**Goal 1**
Transcribe the passage of the MOT forum thread between "This must be" and "password locked .", inclusive.
**Goal 2**
Answer these questions from the MOT forum thread:
(a) According to RSVFOUR, what do F cons need before they can even be opened?
(b) By what date must Member States comply with paragraph 3 of Annex II?
(c) What job does 1563parker say they do?

**Excerpt to read**
★ ★ ★ ★

# MOT changes for 2012



## Rbentley (Dec 17, 2007)

New MOT Requirements - MBClub UK Forums

Anyone seen anything relating to the illegal mod change in the MOT?
Anyone know anything more?


----------



## RSVFOUR (May 1, 2006)

This must be the third or forth post about this link.
Plus its a copy of a post that someone got from another forum and the post was second hand itself and not from an official site 

It simply isnt possible to check the map on all ecus as past of the test

F cons for example need an HKS dongle (only from HKS approved places) to even open plus they can be password locked . 
I cant get into mine as the password was lost with rob so how is a tester going to check it even if he had the dongle.


----------



## 1563parker (Jul 22, 2009)

I am an mot tester and have never heard anything about this, just don't see how it would be possible! :smokin:


----------



## ITSt (Apr 28, 2006)

http://www.gtr.co.uk/forum/144981-vosa-possible-future-mot-criteria-vosa-police-hid-guidance.html

.... and if you really want to read the EU crap on it refer to the following:

_Commission Directive 2010/48/EU of 5 July 2010 amending European Parliament and Council Directive 2009/40/EC of 6 May 2009_

and as we are in the EU the following applies, hence VOSA starting to issue bullitins now : 

- _With the exception of paragraph 3 of Annex II, Member States must comply with the provisions of this Directive by 31 Dec. 2011

- Member States must comply with paragraph 3 of annex II (about a Roadworthiness Certificate) by 31 Dec. 2013._


----------



## ITSt (Apr 28, 2006)

1563parker said:


> I am an mot tester and have never heard anything about this, just don't see how it would be possible! :smokin:


Do you not read the official MOT tester's bullitins ?

Here's the link to the one that first discusses the new regs :

http://www.dft.gov.uk/vosa/repository/MoT%20-%20Issue%2048%20-%20Oct%202010.pdf


----------



## David (Apr 25, 2003)

★ ★ ★ ★

**Provided data**

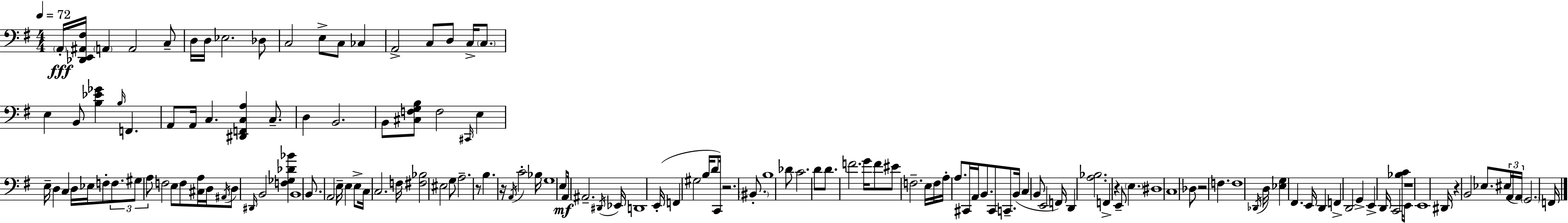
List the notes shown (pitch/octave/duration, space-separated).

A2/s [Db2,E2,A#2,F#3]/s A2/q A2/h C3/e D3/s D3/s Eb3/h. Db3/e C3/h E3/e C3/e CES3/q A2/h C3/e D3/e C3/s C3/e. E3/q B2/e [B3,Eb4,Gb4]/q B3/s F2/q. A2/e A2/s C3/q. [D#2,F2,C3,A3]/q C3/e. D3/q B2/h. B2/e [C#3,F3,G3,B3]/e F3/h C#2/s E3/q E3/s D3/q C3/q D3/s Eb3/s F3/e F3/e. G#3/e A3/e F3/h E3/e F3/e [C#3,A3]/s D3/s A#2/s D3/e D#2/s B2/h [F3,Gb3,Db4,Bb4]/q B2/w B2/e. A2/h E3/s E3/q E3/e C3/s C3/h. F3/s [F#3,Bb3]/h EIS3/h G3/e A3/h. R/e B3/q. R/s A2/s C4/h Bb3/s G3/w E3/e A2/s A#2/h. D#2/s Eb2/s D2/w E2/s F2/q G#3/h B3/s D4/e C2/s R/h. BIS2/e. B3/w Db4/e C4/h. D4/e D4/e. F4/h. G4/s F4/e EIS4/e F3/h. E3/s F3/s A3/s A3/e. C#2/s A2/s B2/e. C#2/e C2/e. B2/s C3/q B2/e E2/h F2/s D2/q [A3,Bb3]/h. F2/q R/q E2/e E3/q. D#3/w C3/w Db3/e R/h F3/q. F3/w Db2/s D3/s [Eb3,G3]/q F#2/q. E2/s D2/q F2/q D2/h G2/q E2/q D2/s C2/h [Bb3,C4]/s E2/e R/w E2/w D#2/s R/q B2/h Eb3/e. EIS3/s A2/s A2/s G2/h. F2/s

★ ★ ★ ★

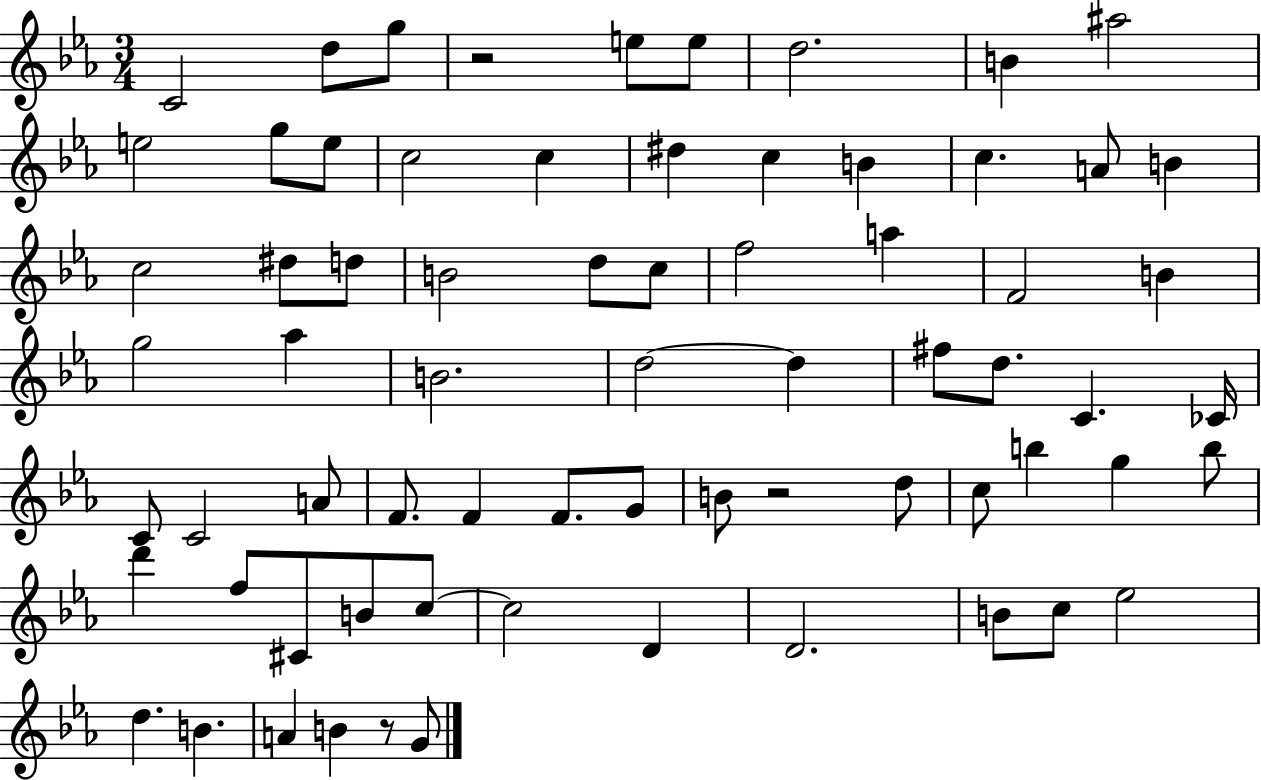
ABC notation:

★ ★ ★ ★

**Full solution 1**
This must be the third or forth post about this link.
Plus its a copy of a post that someone got from another forum and the post was second hand itself and not from an official site 

It simply isnt possible to check the map on all ecus as past of the test

F cons for example need an HKS dongle (only from HKS approved places) to even open plus they can be password locked .

**Full solution 2**
(a) An HKS dongle, available only from HKS approved places.
(b) 31 Dec. 2013.
(c) MOT tester.